HIF-1α immunohistochemical expression analysis

Sections were pretreated in the same way as described above. HIF-1α was then immunostained using the streptavidin-peroxidase technique. Briefly, after deparaffinization, antigen retrieval, and peroxidase quenching, slides were incubated with the primary antibody monoclonal anti-HIF-1α (H1alpha67; 1:200; Novus Biologicals, Littleton, CO, USA) at 4 °C overnight. Antibody binding was detected using an EliVision plus kit (EliVision™ superKIT-9922, Maixin, Fuzhou, China). Diaminobenzidine was used for staining, followed by a hematoxylin counterstain.

The HIF-1α immunohistochemical expression in the renal tubular epithelial cells was analyzed by a optical microscopy (× 400) and was scored using 0–4 points: 0 points, no or very weak nuclear staining; 1 point, < 25% of nuclear staining; 2 points, 25–50% of nuclear staining; 3 points, 50–75% of nuclear staining; 4 points, > 75% of nuclear staining [10, 11].

Biochemistry assessment

To further verify the renal function of CI-AKI, blood SCr, blood urea nitrogen (BUN), and Cystatin C (Cys C) were measured.
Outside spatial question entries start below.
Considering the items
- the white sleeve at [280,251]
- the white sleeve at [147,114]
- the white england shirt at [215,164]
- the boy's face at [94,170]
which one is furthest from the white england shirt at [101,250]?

In each group, blood collected from the ear vein at each time point was centrifuged at the speed of 3200 rmp (4 °C) for 10 mins after the injection of iohexol or saline.

Statistical analysis

SPSS 24.0 (Chicago, IL, USA) was used for statistical analyses, where P < 0.05 was considered statistically significant. Values are expressed as mean ± standard deviations. Repeated measure ANOVA and Bonferroni post-hoc test were used to compare within-group MRI parameters. One-way analysis of variance (ANOVA) and Tukey post-hoc test were used to compare intergroup MRI parameters. Spearman correlation was used to assess the relationship between R2* and ADC/FA.

Results

DTI and BOLD-MRI data were successfully recorded. The ADC, FA, and R2* values were calculated from each time point color map.

DTI and BOLD maps can be automatically matched to the localization map, which can be used to distinguish the CO, OM, and IM in bilateral kidneys (Fig. 1). Changes of ADC, FA, and R2* values in the CO, OM, and IM before and after the injection of physiological saline and iohexol in the right renal artery are shown in Table 1 and supplementary raw data file. In the experimental group, the CO, OM, and IM of ADC and FA values at 1, 24, and 48 h after iohexol injection were low, while R2* values were elevated (all P < 0.05); at 72 h R2* values decreased to a level that was near to the baseline. Changes in ADC, FA, and R2* values were most evident at 24 h (Fig. 2); the changes in the right kidney parameter were more significant than the ones in the left kidney.

Table 1 Mean ADC (× 10− 3 mm2/s), FA and R2* (1/s) values at different time points during CI-AKI (n = 6)
Fig. 2
figure2

Temporal alterations in ADC, FA, and R2* levels of the bilateral renal cortex, outer medulla and inner medulla in the experimental group and control group (n = 6). The changes in right kidney parameters of the experimental group were most pronounced at 24 h. *P < 0.05 (EG-R vs. EG-L). One-way ANOVA Tukey P-value. EG-R, right renal of the experimental group. EG-L, left renal of the experimental group. CG-R, right renal of the control group. CG-L, left renal of the control group

The ADC, FA, and R2* values of the bilateral kidneys in the control group (0.9% saline injected into the right renal artery) were determined in the same manner. As a result, these values did not significantly change, thus indicating that the changes detected in the DTI and BOLD methods were directly caused by iohexol.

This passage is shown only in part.